F-actin ring immunofluorescence
Cells were fixed with 4% paraformaldehyde and incubated with FITC-conjugated anti-actin antibody for 1 hour at 25°C. After a PBS wash the cells were incubated with DAPI for 5 minutes at 25°C, then analyzed using an Olympus BX51 microscope (Tokyo, Japan).
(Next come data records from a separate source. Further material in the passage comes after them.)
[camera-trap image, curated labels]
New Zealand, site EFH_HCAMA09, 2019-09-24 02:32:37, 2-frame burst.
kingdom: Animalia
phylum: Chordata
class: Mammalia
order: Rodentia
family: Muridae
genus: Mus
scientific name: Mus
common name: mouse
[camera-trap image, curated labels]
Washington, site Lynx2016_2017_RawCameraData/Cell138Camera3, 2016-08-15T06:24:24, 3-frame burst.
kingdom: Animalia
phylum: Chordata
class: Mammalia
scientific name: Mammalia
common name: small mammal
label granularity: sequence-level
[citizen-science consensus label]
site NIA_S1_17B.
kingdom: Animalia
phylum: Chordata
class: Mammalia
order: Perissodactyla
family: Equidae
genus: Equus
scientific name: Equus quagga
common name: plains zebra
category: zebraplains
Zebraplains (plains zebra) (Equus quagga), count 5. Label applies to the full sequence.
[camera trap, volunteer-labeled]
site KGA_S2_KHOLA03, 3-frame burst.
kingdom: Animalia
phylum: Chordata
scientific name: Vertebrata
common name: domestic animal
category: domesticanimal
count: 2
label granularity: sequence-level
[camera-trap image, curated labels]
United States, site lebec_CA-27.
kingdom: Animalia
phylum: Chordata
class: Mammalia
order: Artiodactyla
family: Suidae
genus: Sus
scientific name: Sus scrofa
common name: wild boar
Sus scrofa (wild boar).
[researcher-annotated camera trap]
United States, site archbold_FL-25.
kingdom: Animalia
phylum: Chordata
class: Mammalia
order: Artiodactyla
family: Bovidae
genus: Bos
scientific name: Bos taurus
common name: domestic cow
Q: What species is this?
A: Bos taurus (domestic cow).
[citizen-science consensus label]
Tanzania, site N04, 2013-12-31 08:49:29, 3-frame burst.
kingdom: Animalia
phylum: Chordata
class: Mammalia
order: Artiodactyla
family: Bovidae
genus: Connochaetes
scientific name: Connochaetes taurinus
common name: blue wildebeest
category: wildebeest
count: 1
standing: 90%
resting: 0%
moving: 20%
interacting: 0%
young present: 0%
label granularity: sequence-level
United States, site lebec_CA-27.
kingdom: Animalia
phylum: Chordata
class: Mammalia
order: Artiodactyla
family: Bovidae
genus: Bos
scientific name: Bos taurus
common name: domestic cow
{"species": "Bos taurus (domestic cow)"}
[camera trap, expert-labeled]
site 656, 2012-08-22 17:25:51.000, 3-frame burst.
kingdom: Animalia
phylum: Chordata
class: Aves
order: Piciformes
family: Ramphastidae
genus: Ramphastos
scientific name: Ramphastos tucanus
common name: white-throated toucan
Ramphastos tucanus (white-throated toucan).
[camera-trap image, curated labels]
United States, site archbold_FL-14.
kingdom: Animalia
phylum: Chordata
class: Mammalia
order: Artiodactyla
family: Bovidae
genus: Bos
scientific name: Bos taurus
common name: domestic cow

Scanning electron microscopy
Cells on dentine were fixed in 4% glutaraldehyde, dehydrated via graded alcohol solutions then graded (50% to 100%) hexamethyldisilazane solutions (Sigma-Aldrich, MO, USA), then air-dried. Dentine slices were then mounted onto aluminium stubs (EMS, Hatfield, PA, USA), sputtered with gold, and examined using a scanning electron microscope (Philips SEM 505, Best, Netherlands).
Bone resorption assay
Functional evidence of osteoclast formation was determined via a lacunar resorption assay system using cell cultures on dentine slices as previously described(17). Cells were removed from the dentine slices by treatment with 0.1 M ammonium hydroxide. The dentine slices were washed in distilled water and ultrasonicated to remove adherent cells, then stained with 0.5% (v/v) toluidine blue to reveal areas of lacunar resorption, and examined via light microscopy.
Western blotting
Total protein was extracted using RIPA lysis buffer (Applygen, Beijing, China). A total of 40 μg of protein was loaded into a 10% sodium dodecyl sulphate-polyacrylamide gel and electrophoretically transferred to polyvinylidene fluoride membranes (Merck Millipore, Billerica, MA, USA). After blocking with 5% milk for 1 h, the membranes were incubated with specific antibodies at the indicated dilutions for 12–16 h at 4°C. The membranes were scanned using an Odyssey Sa Imaging System (LICOR Biosciences, Lincoln, NE, USA). The antibody information used in this study was shown in the supplementary material, Table 2.
Statistical analysis
Statistical analysis of RNA sequencing count data was conducted using edgeR with a 5% FDR. All experiments were repeated at least three times and are presented as the mean±standard deviation and the median with interquartile range. Statistical analysis were assessed via Spearman correlation, Mann-Whitney test and one-way analysis of variance followed by Tukey’s test for multiple comparisons. p values < 0.05 were considered statistically significant.